Covalently cell wall-bound proteins were separated by lithium dodecyl sulphate (LDS)-PAGE using NuPAGE gels (Life Technologies, California, USA) and subsequently transferred to a nitrocellulose membrane (Protran nitrocellulose transfer paper, Whatman, Germany). Membranes were incubated with polyclonal rabbit antibodies against SdrE (1:5,000) and thereafter with an IRDye800CW-labelled goat anti-rabbit IgG secondary antibody (1:10,000; LI-COR Biosciences, Lincoln, USA). Finally, the membranes were scanned with an Odyssey Infrared Imaging System (LI-COR Biosciences) for fluorescence at 800 and 700 nm.

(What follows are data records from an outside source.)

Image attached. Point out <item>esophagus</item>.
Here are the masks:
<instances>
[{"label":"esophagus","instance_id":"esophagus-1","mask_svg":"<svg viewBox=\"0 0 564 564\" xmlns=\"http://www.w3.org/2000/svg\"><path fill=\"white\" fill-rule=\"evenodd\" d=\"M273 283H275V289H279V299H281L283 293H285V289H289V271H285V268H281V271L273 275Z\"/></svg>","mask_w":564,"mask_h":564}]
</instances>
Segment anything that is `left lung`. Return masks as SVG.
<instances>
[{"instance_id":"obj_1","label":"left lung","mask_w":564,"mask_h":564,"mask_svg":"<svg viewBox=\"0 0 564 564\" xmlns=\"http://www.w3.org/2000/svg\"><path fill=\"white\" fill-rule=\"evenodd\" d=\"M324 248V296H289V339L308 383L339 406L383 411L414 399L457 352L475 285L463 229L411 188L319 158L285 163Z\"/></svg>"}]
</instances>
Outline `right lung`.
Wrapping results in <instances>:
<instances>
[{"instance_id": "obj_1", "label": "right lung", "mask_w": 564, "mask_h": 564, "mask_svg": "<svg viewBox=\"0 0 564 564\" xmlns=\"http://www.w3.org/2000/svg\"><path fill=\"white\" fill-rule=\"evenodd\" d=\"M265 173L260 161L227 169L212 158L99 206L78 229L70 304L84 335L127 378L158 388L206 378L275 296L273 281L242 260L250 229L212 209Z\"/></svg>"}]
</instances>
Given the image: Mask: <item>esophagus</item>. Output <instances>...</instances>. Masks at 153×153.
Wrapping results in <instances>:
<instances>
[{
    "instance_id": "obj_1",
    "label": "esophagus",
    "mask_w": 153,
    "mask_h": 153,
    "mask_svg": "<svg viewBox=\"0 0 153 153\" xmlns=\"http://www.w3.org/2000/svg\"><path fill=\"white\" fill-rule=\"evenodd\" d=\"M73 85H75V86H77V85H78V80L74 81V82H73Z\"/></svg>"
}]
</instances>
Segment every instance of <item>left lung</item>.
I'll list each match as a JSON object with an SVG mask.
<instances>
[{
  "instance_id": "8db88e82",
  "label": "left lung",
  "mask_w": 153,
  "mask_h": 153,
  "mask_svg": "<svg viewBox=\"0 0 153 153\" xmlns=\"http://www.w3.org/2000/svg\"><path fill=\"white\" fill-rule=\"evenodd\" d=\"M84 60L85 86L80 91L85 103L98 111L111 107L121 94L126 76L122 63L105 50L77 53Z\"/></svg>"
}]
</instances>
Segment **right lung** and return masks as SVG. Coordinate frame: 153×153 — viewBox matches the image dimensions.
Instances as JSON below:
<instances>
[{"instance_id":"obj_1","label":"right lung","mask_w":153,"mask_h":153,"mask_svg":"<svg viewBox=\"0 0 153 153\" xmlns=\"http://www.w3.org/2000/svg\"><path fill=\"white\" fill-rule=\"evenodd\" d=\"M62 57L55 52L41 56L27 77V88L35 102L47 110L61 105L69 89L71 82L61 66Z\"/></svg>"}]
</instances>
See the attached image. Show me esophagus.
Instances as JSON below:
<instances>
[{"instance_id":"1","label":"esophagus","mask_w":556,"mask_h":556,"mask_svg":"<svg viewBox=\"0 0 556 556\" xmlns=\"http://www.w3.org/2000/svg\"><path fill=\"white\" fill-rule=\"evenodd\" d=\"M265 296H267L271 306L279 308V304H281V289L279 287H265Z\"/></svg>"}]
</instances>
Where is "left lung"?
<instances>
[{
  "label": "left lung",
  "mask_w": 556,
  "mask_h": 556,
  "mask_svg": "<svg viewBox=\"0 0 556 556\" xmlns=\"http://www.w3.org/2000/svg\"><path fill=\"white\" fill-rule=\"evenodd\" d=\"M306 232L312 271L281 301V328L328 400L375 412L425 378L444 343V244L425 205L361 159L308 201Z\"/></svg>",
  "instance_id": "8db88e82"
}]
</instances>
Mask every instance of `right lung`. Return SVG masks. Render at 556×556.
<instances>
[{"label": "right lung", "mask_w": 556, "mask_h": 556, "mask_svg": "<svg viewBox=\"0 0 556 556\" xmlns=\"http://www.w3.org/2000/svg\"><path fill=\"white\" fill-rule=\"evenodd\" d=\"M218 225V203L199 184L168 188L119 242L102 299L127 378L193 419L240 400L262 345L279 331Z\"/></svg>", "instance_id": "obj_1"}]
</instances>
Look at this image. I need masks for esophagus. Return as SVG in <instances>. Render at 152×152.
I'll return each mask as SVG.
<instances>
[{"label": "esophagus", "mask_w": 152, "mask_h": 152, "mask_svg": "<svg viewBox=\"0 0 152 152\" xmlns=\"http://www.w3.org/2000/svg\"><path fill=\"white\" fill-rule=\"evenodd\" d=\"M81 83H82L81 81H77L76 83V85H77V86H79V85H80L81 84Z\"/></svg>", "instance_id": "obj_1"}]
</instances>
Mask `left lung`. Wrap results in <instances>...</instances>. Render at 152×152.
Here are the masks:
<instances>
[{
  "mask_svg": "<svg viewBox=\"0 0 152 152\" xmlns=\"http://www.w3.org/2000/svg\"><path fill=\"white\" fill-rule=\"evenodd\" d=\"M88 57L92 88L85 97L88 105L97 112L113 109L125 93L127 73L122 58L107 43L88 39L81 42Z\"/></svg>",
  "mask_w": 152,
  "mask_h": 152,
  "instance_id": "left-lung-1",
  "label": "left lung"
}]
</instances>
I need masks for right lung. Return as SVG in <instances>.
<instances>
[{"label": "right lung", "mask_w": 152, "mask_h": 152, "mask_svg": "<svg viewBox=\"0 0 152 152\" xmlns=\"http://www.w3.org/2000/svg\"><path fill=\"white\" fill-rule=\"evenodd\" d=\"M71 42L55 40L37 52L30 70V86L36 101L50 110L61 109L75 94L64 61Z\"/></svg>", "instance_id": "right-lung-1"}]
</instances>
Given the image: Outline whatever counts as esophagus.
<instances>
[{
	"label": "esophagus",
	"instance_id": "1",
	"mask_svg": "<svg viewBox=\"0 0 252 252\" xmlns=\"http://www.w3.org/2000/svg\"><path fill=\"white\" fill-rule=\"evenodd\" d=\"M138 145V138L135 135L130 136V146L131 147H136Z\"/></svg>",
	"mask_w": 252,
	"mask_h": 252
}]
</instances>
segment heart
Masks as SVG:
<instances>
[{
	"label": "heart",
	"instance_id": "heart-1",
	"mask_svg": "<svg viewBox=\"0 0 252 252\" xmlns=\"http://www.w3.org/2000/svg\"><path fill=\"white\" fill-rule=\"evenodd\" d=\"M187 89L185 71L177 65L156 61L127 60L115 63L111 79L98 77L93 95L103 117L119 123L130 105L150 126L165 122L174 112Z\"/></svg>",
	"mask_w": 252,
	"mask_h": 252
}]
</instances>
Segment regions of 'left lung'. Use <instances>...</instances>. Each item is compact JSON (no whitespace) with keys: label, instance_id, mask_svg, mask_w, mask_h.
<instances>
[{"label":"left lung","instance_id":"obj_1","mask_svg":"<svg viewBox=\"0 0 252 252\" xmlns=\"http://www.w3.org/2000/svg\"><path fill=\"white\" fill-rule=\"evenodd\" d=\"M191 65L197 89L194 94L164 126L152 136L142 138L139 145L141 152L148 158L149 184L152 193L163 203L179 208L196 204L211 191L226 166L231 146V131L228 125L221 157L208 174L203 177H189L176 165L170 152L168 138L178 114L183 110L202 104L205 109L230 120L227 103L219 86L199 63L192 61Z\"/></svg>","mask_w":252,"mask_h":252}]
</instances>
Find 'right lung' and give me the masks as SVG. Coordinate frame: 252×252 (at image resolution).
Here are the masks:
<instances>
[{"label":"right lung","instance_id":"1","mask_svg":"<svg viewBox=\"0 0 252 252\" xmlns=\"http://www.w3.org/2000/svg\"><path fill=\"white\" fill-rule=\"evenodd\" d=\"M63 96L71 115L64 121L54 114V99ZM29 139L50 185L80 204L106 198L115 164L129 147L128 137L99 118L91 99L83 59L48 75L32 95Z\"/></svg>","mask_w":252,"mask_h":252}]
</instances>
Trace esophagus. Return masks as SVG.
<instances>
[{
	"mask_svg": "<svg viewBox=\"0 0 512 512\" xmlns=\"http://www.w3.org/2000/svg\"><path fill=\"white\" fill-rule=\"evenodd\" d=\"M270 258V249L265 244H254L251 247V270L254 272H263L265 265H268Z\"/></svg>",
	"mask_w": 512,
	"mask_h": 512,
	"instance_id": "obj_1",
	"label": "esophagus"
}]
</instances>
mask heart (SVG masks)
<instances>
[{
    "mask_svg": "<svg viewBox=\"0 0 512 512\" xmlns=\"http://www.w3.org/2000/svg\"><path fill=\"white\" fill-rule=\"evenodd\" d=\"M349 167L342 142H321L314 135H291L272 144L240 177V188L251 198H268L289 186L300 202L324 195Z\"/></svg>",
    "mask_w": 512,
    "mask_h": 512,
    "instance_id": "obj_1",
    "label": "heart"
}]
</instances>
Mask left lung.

Biological and chemical safety

S. aureus is a biosafety level 2 (BSL-2) microbiological agent and was accordingly handled following appropriate safety procedures. All experiments involving live S. aureus bacteria were performed under appropriate BSL-2 containment as approved by the biological safety officers of the University Medical Center Groningen (UMCG). All chemicals and reagents used in this study were handled according to the local and international guidelines and protocols for safe usage and protection of the environment.

Ethics

For the isolation of bacteria from waste milk samples of mastitic cows and for the non-invasive nasal swabs from calves of mastitic cows, in Mexico no ethical permission was required at the time of sampling. Since all investigated bacteria were collected in Mexico, no ethical approval was required for the investigations performed at the University Medical Center Groningen (UMCG). The research project was performed with adherence to the Nagoya Protocol on Access and Benefit Sharing (ABS).